I certify that the use of this contribution as authorised by the Apache 2.0 license does not violate the intellectual property rights of anyone else.

…re/databricks-deltatable-dataset

jiriklein · 2021-10-15T11:26:24Z

@datajoely @limdauto

I am going to update the PR but I can foresee that the YAML would take a similar shape. Please let me know what do you think about that.

_anchor: &anchor
  type: spark.DeltaTableDataset

delta_overwrite_dataset:
  <<: *anchor
  filepath: /dbfs/path/to/overwrite/dataset
  delta_options:
    replaceWhere: "start_date >= '2017-01-01' AND end_date <= '2021-01-01'"
    overwriteSchema: true
  save_args:
    mode: overwrite

delta_append_dataset:
  <<: *anchor
  filepath: /dbfs/path/to/append/dataset
  save_args:
    mode: append

delta_update_dataset:
  <<: *anchor
  filepath: /dbfs/path/to/update/dataset
  delta_options:
    timestampAsOf: '2019-01-01'
    versionAsOf: 2
  save_args:
    mode: update
    update_predicates: 
      - 'col = "foo"'
    update_values: 
      'event': 'baz'
      'another': 'foobar' 

delta_upsert_dataset:
  <<: *anchor
  filepath: /dbfs/path/to/upsert/dataset
  save_args:
    mode: upsert
    key: 'a.id = b.id'
    whenMatchedUpdate: 
      'a.data': 'b.new_data'
    whenNotMatchedInsert:
      'a.date': 'b.new_date'
      'a.id': 'b.id'

delta_delete_dataset:
  <<: *anchor
  filepath: /dbfs/path/to/delete/dataset
  save_args:
    mode: delete
    delete_predicates:
      - 'date < "2017-01-01"'

…re/databricks-deltatable-dataset

datajoely · 2021-10-15T12:40:07Z

So I have a few thoughts - this is very related to the SQL conversation I had with @idanov and @MerelTheisenQB a while back which ended with the conclusion that we don't want to encourage many transformation side effects outside of the Kedro DAG.

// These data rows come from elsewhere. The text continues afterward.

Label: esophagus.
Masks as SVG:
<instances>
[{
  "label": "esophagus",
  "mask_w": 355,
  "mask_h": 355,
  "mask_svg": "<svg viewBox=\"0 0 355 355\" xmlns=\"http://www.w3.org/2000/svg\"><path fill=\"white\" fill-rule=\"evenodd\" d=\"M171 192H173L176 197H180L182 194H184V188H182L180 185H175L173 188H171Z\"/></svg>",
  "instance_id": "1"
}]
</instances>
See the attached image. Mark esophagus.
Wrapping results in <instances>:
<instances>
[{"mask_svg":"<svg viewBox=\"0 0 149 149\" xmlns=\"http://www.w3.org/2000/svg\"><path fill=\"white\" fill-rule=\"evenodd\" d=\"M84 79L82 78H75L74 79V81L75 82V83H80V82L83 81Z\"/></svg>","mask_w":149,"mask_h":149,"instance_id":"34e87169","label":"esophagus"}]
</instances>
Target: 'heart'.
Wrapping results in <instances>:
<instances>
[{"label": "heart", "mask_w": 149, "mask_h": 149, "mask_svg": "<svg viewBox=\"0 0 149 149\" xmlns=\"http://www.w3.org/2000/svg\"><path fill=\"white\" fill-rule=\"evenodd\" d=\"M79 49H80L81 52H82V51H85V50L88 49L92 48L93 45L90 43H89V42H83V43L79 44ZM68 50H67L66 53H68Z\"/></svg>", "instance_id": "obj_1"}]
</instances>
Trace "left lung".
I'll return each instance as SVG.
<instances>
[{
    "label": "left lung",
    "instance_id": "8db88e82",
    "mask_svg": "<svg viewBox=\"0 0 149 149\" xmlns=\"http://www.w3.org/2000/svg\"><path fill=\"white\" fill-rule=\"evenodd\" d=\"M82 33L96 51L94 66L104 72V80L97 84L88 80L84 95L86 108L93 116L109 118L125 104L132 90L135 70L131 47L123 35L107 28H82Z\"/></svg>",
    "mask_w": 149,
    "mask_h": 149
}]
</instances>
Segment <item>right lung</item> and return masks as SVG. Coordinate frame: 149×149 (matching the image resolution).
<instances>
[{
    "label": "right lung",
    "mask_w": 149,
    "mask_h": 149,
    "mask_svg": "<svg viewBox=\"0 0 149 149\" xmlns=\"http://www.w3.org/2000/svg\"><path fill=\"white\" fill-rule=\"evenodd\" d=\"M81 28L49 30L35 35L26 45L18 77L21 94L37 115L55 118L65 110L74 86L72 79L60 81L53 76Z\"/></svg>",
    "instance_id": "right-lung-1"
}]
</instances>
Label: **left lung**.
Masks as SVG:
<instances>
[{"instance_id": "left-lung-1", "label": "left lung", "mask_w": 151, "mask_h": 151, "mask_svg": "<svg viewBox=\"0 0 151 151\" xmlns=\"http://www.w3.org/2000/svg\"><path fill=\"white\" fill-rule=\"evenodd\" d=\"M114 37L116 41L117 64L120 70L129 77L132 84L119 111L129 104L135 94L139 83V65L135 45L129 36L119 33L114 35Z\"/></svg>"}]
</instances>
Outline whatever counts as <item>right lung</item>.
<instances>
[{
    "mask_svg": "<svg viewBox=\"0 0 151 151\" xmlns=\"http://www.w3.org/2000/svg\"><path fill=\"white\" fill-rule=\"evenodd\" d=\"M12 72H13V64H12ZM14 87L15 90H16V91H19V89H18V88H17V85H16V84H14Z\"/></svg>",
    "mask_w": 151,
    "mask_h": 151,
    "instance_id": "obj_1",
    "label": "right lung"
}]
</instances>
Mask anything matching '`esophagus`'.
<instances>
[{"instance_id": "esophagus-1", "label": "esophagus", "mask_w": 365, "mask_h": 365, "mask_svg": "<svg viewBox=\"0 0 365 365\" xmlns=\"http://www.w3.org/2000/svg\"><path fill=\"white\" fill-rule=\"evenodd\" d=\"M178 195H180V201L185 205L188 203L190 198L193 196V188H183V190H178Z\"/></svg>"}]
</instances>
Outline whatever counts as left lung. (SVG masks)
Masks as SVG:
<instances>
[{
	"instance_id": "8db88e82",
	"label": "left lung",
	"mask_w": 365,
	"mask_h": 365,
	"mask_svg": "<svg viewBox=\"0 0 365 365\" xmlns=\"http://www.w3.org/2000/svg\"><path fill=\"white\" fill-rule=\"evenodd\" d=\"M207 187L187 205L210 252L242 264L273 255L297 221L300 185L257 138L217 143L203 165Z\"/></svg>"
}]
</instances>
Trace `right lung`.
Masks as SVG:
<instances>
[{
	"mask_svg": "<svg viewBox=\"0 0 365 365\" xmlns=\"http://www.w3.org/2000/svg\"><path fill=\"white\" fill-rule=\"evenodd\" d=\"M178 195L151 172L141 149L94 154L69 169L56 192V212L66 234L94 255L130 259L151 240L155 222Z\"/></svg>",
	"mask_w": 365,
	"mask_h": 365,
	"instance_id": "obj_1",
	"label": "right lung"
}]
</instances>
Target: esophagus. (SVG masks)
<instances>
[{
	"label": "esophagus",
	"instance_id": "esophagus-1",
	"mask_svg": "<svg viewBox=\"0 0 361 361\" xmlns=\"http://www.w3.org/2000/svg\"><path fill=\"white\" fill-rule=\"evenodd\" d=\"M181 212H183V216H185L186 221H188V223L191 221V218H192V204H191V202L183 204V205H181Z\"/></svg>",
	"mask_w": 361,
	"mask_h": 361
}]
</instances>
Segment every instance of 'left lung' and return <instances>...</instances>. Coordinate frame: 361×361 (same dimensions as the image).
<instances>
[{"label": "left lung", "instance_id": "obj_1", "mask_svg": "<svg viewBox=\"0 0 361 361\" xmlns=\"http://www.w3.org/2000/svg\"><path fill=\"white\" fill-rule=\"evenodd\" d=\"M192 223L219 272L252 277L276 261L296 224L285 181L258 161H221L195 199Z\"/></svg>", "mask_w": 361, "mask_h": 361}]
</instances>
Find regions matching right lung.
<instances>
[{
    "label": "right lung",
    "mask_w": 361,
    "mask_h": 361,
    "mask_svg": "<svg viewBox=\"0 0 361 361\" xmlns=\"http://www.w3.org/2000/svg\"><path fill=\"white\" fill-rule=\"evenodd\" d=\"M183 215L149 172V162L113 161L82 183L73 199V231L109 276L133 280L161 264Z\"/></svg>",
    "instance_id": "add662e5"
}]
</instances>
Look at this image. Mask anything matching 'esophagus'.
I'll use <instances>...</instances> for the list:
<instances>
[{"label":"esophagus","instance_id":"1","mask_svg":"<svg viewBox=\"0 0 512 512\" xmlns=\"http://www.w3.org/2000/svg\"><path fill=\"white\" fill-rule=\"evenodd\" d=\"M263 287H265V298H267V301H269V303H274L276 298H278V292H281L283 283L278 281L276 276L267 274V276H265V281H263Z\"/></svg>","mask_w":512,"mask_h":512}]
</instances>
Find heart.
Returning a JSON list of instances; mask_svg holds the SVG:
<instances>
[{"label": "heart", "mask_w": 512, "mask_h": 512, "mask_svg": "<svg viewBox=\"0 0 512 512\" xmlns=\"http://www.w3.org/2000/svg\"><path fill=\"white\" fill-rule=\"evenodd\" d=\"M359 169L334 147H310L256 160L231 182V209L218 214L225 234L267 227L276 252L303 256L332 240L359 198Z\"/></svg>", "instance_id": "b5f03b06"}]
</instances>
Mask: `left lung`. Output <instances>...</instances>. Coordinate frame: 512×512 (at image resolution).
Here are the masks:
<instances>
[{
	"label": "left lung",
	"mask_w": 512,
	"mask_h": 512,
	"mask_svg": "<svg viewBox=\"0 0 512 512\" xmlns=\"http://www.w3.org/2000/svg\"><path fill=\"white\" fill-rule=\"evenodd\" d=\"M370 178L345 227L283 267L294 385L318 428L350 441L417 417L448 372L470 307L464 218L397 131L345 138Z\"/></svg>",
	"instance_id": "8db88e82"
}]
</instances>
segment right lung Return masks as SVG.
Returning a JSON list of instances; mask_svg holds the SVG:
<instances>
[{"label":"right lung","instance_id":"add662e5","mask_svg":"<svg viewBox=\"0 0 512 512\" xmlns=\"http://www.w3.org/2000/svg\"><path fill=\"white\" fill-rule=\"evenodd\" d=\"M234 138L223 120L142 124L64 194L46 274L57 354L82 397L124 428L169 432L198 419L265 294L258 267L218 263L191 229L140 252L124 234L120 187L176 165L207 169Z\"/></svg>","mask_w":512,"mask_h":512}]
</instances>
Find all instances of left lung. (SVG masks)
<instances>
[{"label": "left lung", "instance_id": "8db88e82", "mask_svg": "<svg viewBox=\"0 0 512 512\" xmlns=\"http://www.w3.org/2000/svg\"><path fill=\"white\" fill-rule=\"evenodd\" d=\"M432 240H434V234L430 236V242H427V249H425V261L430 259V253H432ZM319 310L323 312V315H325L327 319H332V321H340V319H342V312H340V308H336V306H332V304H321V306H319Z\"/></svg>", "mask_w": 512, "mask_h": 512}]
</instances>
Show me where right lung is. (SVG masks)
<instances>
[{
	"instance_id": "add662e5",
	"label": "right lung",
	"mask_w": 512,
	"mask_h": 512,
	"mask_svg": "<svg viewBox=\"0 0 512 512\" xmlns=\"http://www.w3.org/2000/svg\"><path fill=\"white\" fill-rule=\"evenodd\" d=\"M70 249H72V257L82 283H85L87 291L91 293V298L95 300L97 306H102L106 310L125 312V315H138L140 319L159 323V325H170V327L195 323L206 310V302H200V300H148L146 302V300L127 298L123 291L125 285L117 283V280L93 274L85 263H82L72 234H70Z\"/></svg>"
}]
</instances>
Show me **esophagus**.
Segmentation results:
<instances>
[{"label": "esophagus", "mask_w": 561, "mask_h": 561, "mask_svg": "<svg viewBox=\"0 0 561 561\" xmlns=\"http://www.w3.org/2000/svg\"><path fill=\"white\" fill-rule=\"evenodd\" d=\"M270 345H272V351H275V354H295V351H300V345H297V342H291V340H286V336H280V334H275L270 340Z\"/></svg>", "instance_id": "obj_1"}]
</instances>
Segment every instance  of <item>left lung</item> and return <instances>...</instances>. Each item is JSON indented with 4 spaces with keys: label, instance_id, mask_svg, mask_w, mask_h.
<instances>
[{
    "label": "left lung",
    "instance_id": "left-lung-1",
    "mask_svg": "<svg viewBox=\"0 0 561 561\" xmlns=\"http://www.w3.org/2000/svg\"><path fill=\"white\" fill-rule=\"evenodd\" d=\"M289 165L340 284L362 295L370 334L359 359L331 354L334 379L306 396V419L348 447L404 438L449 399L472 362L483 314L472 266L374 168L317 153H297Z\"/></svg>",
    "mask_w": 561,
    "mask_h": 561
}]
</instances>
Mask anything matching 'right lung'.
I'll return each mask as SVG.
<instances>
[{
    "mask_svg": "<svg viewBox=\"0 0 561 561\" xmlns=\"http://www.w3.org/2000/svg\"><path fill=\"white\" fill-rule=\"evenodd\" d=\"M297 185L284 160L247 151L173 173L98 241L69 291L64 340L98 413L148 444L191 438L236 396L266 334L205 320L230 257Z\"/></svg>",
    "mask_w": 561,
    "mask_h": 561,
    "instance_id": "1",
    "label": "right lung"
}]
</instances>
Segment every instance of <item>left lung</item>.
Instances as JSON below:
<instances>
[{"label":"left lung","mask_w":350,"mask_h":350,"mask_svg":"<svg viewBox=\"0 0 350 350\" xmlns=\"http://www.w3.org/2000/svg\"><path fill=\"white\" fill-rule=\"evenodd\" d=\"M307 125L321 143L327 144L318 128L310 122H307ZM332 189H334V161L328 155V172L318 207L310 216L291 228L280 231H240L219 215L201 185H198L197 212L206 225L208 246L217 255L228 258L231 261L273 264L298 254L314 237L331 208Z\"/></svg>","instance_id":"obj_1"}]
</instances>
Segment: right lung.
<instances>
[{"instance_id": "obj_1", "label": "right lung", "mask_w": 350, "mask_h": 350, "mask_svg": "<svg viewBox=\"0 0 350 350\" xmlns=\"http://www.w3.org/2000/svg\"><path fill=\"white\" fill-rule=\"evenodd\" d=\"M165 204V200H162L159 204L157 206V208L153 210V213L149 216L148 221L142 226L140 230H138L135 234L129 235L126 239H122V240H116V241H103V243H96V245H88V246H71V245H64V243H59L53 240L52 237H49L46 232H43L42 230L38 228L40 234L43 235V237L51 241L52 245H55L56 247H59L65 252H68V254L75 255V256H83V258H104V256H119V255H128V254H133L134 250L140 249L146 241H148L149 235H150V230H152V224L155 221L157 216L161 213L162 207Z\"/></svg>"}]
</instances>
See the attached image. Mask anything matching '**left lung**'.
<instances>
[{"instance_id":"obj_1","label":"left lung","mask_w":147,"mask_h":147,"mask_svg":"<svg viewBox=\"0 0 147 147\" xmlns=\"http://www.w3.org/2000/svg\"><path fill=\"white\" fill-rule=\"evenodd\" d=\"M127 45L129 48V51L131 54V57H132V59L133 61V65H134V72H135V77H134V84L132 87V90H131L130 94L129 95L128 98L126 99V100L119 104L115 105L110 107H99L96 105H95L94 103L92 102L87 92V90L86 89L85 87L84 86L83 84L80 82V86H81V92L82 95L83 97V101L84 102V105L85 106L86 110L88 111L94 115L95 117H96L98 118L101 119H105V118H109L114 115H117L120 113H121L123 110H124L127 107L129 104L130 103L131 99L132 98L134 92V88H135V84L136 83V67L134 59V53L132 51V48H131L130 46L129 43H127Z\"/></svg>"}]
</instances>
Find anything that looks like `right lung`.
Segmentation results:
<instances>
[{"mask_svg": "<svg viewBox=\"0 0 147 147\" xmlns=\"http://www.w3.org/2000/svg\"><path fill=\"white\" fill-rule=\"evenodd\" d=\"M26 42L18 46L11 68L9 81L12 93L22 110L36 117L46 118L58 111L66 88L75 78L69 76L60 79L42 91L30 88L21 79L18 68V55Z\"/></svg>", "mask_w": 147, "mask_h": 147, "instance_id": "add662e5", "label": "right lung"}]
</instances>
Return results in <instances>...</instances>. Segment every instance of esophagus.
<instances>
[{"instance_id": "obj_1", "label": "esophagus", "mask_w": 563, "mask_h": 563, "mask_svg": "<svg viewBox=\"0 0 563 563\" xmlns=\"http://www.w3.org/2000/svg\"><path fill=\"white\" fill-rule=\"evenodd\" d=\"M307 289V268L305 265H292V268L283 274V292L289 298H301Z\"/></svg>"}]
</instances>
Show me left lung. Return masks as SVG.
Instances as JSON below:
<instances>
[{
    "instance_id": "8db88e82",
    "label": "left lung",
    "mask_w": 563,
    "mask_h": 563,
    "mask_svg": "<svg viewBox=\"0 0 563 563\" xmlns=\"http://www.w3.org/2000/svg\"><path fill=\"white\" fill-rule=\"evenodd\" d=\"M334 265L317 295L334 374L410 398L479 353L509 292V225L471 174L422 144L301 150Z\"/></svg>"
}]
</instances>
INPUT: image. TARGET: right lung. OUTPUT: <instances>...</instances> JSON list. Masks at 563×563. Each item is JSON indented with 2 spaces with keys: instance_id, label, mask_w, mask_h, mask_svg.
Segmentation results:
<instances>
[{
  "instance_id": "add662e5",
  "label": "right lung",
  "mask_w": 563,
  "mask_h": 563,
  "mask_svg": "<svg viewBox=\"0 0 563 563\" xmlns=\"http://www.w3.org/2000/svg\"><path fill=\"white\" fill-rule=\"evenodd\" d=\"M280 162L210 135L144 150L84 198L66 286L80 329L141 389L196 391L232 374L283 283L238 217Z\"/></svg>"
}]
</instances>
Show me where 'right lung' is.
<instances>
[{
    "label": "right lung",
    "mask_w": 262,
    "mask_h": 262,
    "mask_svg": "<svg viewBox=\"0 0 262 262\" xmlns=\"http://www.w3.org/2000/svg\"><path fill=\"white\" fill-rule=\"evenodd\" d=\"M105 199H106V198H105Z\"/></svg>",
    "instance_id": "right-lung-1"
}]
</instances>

The central question here is what sort of declarative CRUD functionality we allow in the catalog. Of the two options (1) Catalog definition (2) Within node, option (2) is still possible in both. I don't know if it means we shouldn't do (1), but it highlights the fact that it adds complexity in terms of implementation which we could just delegate to the existing PySpark API.

Upsert example - The syntax doesn't make it especially clear to the reader where exactly A and B come from.
Merge example - Not available yet, but the syntax needed to support merging two catalog entries feels like it will be cumbersome.

The more I write on this comment, the less convinced I am that we should expose this sort of functionality in the catalog definition.

jiriklein · 2021-10-15T13:10:32Z

So I have a few thoughts - this is very related to the SQL conversation I had with @idanov and @MerelTheisenQB a while back which ended with the conclusion that we don't want to encourage many transformation side effects outside of the Kedro DAG.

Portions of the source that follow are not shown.